There are two kinds of atheists, generally speaking. Let's call them unbelievers and anticlericals. The first group simply don't believe, and for the most part they don't care if others do believe as long as they're left alone. Anticlericals are actively hostile to religion and want to reduce its influence if not its presence in society and culture. The two groups have dramatically different ideas of what it means to be left alone. The mere unbelievers generally feel unthreatened by public displays of piety; they're not going to bark at a shop clerk who wishes them a Merry Christmas, for instance. The anticlericals tend to see any public piety as a form of proselytizing and are highly sensitive to perceived pressures to worship. You may be one kind of atheist or another based on ideology, personal experience or other factors. My family wasn't aggressively religious when I was growing up, so I haven't become a "militant" anticlerical, but you need not have a personal grievance, as I assume few Marxists have, to consider religion in general something best outgrown, or better yet thrown out, by humanity. My kind of unbeliever is tempted to roll his eyes when reading news of yet another lawsuit against mandatory recitation of the Pledge of Allegiance in public schools. The plaintiffs in the latest case don't object to pledging allegiance to the flag or to the republic for which it stands. As you'd expect, they object to the two words, "under god" added to Francis Bellamy's 1892 text in 1954. These render the Pledge a discriminatory text in the plaintiffs' view; to invoke God is to "publicly disparage" unbelievers. Their children will be stigmatized if they refuse to participate, while their patriotism will be questioned so long as the Pledge ties it to worship of a deity. I suspect that the kids in question would only refuse to participate because their parents would insist upon it; since the plaintiffs are anonymous, presumably for their own protection, I don't know how young the kids are and how committed they may be to unbelief. But I'd bet that while the parents may be anticlericals, the kids are probably no more than unbelievers.

I want to roll my eyes at such news because these stunts only ask for a backlash. Inevitably, if unfairly, the atheists and their representatives at the American Humanist Association will be accused of trying to deny the other kids their right to acknowledge God. In the absence of formal school prayers, the Pledge has become the de facto act of worship for religious families, many of whom might have found something sinister about the Pledge, a form of state worship, had Bellamy's secular text -- recall, too, that he was a minister, albeit a self-described Christian socialist -- not been amended to underscore American rejection of Marxist-Leninist atheism. But"under god" is an independent clause that doesn't change the Pledge's function as an act of homage to the state.

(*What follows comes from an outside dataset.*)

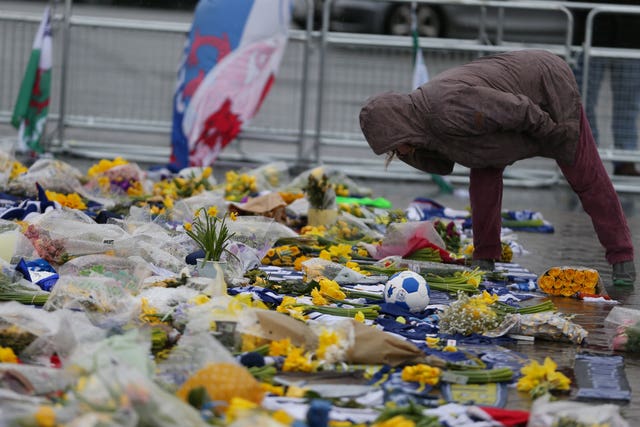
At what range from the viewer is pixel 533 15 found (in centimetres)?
1300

Perhaps if it were made more clear that the Pledge constitutes state worship, regardless of its McCarthy-vintage two-word sugar coating -- enthusiasm for it in any form would diminish.  The obligation to pledge allegiance in school, and not the wording of the pledge, is what we should finally question. If education itself makes patriots, as the Founders hoped, than a pledge of allegiance is superfluous, while composing a text for it is fraught with mischief. All I know is that all through public school I pledged allegiance every day, and yet there is no god.

1 comment:

Anonymous said...

The constitution guarantees freedom of religion as well as freedom from religion. In a public school, those words are unconstitutional and should be taken out. In a private school, who cares? Although, quite frankly, I have no respect; nothing but disdain for ignorant, superstitious primitives who can't leave that nonsense behind.